As I understand it, a numpy array is an object storing values in a contiguous block of memory, while Python's built-in containers (list, tuple, set, dict) contain references to objects. Basic slicing of a numpy array returns a view containing a specified subset of those values.
On the surface, the view looks like another numpy array (type(aView) returns numpy.ndarray), but its values are not copies but rather the same values as those of the original array; altering the values of a view in-place alters the values of the original array as well.

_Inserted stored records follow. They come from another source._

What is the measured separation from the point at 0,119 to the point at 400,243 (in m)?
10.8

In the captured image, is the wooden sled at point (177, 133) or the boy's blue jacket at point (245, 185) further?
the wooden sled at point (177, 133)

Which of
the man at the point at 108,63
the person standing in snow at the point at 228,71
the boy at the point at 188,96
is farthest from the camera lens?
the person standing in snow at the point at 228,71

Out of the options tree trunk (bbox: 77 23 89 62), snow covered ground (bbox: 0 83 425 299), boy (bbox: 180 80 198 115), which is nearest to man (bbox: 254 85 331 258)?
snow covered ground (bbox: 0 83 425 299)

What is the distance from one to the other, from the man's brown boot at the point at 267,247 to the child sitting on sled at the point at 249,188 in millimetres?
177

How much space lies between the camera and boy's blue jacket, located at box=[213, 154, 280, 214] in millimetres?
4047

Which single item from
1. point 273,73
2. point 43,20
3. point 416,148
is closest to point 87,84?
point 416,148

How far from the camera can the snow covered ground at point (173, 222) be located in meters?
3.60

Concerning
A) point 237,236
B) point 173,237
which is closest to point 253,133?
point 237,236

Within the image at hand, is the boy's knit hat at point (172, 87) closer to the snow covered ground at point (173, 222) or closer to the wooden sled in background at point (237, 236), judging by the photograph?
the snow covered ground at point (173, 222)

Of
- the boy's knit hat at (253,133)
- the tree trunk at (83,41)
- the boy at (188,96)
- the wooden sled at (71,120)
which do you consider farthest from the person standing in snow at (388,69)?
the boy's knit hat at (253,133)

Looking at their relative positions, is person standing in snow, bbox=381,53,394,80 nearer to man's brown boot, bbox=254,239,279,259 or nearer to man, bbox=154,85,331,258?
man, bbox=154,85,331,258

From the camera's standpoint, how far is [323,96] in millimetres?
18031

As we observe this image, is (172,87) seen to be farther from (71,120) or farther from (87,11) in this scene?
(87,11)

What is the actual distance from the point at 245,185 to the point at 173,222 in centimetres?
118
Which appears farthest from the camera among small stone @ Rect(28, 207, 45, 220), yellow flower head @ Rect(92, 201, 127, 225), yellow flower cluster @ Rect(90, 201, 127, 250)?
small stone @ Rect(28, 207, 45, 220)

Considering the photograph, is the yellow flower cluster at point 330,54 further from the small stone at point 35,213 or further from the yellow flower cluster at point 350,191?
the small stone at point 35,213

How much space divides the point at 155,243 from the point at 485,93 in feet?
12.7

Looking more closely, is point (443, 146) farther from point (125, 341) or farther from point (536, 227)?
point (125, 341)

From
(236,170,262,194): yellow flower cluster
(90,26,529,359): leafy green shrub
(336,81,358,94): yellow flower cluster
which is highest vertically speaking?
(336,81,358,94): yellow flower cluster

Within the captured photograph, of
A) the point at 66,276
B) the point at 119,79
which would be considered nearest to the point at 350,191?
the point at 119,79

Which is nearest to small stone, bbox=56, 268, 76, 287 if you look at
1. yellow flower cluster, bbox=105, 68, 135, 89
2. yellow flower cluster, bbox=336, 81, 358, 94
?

How does a view do this? I would imagine a view should contain some sort of pointers to the values in the original array, but a couple things give me pause:
The values in the array aren't objects, and I don't know how references can be made to small pieces of the same object.
creating a copy of an array is much slower than making a view, and if the view is just an array of some sort of pointer values, I would expect both copies and views to be made with about the same speed.
A NumPy array knows its base address, data type, shape, and strides. Most applications don't need to explicitly deal with the strides, but they are what make some of this work. The strides indicate how many bytes must be added to increment a given dimension by one logical unit (e.g. row).
If you start with a 3x3 array of float64 (aka f8
) at address 0x1000, and you want a view of the 2x2 subarray which starts in the center of the original, all you need is to increment the base address by 4 elements (3 for the entire first row, 1 to move from the left to the center of the middle row) and remember that the each row starts 24 bytes after the previous one (despite being only 16 bytes long).
Conceptually we go from this:
base=0x1000
shape=(3,3)
strides=(24,8)
dtype='f8'
To this:
base=0x1020 (added 1*24 + 1*8 for [1:,1:] view)
shape=(2,2)
strides=(24,8)
dtype='f8'
And the view takes these elements:
. . .
. 4 5
. 7 8
Some flags are adjusted on the view, such as the C_CONTIGUOUS flag which needs to be unset because the view is not a contiguous region anymore.
Strides not only support views of NumPy arrays, but also views of data structures which did not originate in NumPy. For example if you have a C array of structs and the first member of each is a point (x,y)
, you can construct a view of only these points by setting the stride to the size of the entire struct, despite the dtype being just the two numbers.